▶ **Extracted text**:

Applying Habermas' work on the sociology of communication to the
medical context, Mishler described the two presences as two voices: the
voice of medicine, in which the consultation is conducted, and the
voice of the lifeworlds (reports of contextually grounded experience of
events and problems expressed in everyday language), which is largely
left outside the consultation.16 This suggests that in the
consultation the patient is most commonly construed as a purely
"biomedical" entity
that is, a person with disconnected bodily
symptoms, wanting a label for what is wrong and a prescription to put
it right. Even under this guise the patient still sometimes fails to
report their full biomedical agenda. Not all symptoms were reported
(nine patients) and not all desires for a prescription were voiced (nine).
Lazarus showed that although patients' interactions with their doctors coincided with their versions of the biomedical model, they did not coincide with their expectations of health care and how it should be delivered. Maybe patients are behaving as they believe they are expected to rather than as they would like. 4 17
Some of the poor outcomes in our study were associated with unvoiced agenda items. Patients have many needs and when these needs are not voiced they can not be addressed. When patients and their needs are more fully present in the consultation better healthcare can be conducted. Some of the work in patient centred medicine supports this.6
A more complete view of the patient's agenda was only possible through
a methodology that asked patients to present their full selves. When
research methods are structured closer to the lifeworld
qualitative,
loosely structured, open ended, people centred
a fuller more complex
situated view of people and their agendas is gained. Can lessons for
consultation behaviours be learned from these research methods to
assist both doctors and patients to encourage the patient to be more
fully present?

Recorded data
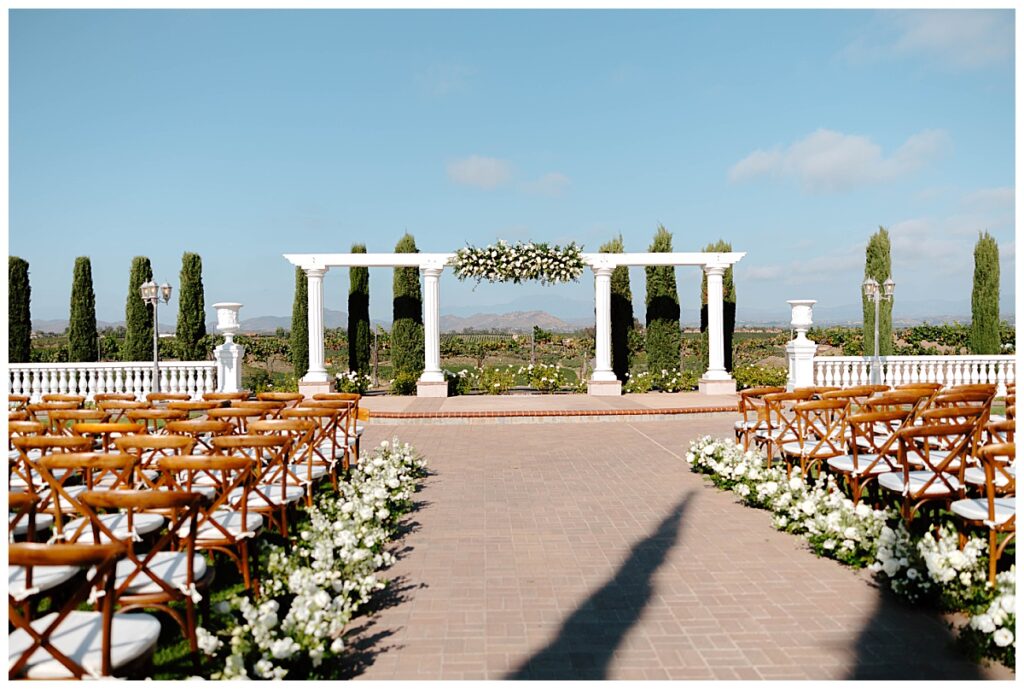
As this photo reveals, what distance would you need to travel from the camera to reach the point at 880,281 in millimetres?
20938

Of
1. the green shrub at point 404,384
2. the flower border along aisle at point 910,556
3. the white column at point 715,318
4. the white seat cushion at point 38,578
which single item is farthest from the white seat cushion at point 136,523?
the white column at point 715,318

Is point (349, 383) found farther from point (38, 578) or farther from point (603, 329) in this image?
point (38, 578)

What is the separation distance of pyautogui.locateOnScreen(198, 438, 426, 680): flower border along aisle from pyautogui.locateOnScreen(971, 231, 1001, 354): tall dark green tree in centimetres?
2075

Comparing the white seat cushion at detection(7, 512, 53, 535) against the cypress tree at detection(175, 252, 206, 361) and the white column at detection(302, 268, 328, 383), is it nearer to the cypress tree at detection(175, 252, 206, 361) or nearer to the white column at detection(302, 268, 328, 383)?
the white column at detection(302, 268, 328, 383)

---

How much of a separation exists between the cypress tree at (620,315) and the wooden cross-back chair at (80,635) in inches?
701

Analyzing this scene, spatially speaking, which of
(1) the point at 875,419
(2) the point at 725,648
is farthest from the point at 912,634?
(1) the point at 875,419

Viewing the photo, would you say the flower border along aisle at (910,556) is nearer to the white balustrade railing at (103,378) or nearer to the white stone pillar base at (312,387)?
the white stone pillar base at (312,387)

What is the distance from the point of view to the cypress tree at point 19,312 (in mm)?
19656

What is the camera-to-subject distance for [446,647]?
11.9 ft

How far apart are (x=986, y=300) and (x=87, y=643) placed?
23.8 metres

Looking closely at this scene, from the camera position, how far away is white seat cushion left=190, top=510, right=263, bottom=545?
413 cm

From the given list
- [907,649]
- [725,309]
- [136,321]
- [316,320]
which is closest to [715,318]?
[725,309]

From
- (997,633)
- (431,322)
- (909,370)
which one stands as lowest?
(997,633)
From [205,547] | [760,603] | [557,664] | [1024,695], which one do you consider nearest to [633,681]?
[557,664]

▶ **Requirement**:
In the text on medical consultations, which voice did Mishler describe as largely left outside the consultation? Please answer briefly. This data has nothing to do with the text on medical consultations.

▶ **Answer**:
The voice of the lifeworlds.